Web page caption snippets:

○ ○ ○ ○ ○

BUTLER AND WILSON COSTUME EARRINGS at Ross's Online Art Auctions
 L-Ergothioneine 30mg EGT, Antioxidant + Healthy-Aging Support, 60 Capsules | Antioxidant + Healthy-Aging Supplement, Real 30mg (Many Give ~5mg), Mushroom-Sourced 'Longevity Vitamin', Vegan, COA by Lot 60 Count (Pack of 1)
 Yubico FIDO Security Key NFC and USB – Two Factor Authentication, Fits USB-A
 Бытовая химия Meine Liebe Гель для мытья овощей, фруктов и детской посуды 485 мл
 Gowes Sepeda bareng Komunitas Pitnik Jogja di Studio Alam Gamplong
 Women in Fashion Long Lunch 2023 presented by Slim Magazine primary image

○ ○ ○ ○ ○

*What the exercise asks*
Set down only the lines running from the line with "Бытовая химия Meine" to the end of the entries above, both included, exactly as they stand.

*Worked solution*
 Бытовая химия Meine Liebe Гель для мытья овощей, фруктов и детской посуды 485 мл
 Gowes Sepeda bareng Komunitas Pitnik Jogja di Studio Alam Gamplong
 Women in Fashion Long Lunch 2023 presented by Slim Magazine primary image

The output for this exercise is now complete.